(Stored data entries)
=======
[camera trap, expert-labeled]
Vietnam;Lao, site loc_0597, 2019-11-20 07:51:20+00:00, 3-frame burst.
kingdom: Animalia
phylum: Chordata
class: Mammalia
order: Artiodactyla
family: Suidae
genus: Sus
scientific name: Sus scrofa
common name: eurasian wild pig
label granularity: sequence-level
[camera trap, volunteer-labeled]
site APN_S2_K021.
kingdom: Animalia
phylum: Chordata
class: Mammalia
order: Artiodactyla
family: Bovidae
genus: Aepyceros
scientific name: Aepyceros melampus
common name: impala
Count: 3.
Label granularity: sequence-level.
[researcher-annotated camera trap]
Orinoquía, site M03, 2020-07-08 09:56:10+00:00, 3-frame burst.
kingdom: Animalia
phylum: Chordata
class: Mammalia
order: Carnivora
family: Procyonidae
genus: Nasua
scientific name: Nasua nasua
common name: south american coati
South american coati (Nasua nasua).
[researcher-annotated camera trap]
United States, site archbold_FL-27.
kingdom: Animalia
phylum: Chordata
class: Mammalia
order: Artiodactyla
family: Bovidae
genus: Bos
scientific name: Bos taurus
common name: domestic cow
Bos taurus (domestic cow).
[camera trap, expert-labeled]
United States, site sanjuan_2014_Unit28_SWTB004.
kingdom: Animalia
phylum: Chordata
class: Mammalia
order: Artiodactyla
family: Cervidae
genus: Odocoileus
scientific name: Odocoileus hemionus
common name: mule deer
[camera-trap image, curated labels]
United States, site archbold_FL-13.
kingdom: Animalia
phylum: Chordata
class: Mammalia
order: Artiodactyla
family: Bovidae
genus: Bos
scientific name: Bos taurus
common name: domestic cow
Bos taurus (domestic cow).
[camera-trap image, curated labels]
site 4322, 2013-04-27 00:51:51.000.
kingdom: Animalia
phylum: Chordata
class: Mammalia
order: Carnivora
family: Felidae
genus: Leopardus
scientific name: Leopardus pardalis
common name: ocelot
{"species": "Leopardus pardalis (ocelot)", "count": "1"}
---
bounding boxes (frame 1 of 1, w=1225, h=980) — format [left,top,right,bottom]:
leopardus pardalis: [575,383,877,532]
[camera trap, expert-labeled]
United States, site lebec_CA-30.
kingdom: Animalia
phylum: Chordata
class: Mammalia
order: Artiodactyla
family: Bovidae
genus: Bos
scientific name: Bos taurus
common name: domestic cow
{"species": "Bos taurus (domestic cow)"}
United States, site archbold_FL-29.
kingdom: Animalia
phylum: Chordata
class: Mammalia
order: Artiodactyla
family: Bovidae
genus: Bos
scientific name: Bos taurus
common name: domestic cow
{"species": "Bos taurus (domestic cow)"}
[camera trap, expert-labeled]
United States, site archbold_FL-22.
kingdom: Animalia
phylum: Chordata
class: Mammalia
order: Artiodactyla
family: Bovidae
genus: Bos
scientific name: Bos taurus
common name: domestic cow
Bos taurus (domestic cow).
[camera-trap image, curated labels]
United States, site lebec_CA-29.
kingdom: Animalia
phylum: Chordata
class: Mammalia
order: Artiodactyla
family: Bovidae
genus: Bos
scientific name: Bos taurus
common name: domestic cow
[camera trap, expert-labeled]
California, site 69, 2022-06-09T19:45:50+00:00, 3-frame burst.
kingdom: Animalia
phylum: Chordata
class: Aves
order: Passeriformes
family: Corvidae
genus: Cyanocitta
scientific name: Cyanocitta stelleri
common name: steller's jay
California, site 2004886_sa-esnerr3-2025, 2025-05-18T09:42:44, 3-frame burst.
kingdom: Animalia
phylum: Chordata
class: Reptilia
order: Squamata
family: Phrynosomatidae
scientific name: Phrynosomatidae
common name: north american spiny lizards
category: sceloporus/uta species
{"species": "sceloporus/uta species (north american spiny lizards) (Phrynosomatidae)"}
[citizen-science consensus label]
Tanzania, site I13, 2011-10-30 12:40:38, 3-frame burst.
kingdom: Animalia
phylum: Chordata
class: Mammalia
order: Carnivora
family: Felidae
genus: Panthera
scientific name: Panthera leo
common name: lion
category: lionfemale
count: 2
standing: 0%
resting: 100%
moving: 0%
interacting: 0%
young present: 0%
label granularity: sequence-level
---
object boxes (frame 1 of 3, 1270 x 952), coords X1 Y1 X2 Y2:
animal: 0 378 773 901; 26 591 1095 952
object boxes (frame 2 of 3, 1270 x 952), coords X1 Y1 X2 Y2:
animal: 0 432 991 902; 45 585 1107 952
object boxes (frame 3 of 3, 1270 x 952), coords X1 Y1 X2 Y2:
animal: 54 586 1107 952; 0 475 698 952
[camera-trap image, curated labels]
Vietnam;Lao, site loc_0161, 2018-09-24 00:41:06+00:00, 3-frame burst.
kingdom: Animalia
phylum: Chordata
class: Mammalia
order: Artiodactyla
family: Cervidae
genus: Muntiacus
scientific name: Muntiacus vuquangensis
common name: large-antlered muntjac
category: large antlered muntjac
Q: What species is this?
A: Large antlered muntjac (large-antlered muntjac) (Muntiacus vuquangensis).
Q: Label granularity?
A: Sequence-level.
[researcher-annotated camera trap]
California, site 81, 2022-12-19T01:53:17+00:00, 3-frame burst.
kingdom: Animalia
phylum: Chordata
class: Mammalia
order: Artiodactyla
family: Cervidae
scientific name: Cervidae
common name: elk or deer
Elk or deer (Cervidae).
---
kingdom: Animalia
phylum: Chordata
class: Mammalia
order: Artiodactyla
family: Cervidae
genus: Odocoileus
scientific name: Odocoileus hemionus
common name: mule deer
=======
**Work item:**
Above are the records. Print exactly, and only, the lines from the line with "family: Corvidae" to the line with "family: Phrynosomatidae", both inclusive.

**Written response:**
family: Corvidae
genus: Cyanocitta
scientific name: Cyanocitta stelleri
common name: steller's jay
California, site 2004886_sa-esnerr3-2025, 2025-05-18T09:42:44, 3-frame burst.
kingdom: Animalia
phylum: Chordata
class: Reptilia
order: Squamata
family: Phrynosomatidae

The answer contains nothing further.